Prior to publishing our first data poems, it seemed only fair to let the data have its say. In this post, we’ll look at some poetry that’s been generated by data.
A quick Google search for algorithmic poetry returns a strong crop of projects that have generated poetry from data using algorithms. However, quality is the key, so here are three of the better algorithms that generate poetry.
New York Times Haiku
The New York Times Haiku Generator is an absolute gem. It uses an algorithm to search within The NYT’s website and pull out poems that conform to the broad rules of haiku poetry, namely the five-seven-five syllable structure for which haikus are most famous.
A few factors combine to make this a successful project. The scale of copy generated by NYT is an obvious bonus — the more copy you produce, the likely it is that suitable haikus can be sourced from your content. The US journalistic style’s tendency toward punctuation heavy, slightly traditional sentence structures and the general use of simple, short, direct words also helps.
Finally, the superficially simple five-seven-five structure is relatively simple from a programming point of view; the starting point is essentially searching through data for a single pattern.
Swift-speare
This was an experiment by J Nathan Matias, a genius at MIT, who created an algorithm that learns through experience. Matias fed his algorithm poetry by Shakespeare, Milton and others. He then asked it to produce a sonnet and achieved some pretty impressive results.
This project is an excellent example of the potential of machine learning and the work it produced was quite complex. However, in working to produce a Shakespearean sonnet, the parameters guiding what needed to be produced were pretty specific.
Poetweet
A much more interactive project, if not as pleasing in output, is Poetweet, launched by cultural centre b_arco, based in Sao Paolo, Brazil. Poetweet takes a Twitter account’s entire tweet archive and turns it into poetry.

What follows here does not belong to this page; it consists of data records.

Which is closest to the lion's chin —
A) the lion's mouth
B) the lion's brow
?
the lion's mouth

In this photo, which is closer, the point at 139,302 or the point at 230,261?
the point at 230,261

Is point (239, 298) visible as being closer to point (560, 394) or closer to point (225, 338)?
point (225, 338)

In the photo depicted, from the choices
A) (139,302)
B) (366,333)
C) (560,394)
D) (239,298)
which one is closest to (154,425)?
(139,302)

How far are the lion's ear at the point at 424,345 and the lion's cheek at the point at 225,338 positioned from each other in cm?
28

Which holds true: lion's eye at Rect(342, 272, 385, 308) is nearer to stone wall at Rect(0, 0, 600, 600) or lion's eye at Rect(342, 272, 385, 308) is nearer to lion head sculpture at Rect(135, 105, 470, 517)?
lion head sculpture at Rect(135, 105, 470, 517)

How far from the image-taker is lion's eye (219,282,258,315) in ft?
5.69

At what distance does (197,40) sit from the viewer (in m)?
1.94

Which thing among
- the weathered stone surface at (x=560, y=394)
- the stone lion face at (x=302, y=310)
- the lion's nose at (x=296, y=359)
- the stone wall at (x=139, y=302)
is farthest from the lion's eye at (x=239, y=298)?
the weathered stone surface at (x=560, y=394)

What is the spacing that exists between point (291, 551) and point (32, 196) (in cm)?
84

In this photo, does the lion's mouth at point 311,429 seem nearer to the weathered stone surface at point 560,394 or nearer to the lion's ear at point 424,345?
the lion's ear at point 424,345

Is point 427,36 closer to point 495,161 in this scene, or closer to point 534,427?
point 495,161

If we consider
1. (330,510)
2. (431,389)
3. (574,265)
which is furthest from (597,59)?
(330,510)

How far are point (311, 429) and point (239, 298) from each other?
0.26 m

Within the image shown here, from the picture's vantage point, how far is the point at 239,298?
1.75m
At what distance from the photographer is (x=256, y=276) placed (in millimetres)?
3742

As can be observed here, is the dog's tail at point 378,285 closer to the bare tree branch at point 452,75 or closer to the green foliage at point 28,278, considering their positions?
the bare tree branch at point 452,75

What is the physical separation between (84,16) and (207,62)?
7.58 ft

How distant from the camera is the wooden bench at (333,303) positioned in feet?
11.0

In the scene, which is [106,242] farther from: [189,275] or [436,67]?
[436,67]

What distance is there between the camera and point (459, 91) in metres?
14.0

The project is incredibly ambitious, allowing users to choose to create a sonnet or two rarer forms, a rondel or indriso. It works for tweets in both English and Portuguese.
The results are mixed but a great achievement when you factor in the complexity involved and that fact that users can generate poetry from any twitter account.
These three projects show the amazing possibilities provided by data in terms of creating poetry. They also show the limitations and the derivative nature of what’s currently possible. The next step in our journey is to create poetry from data.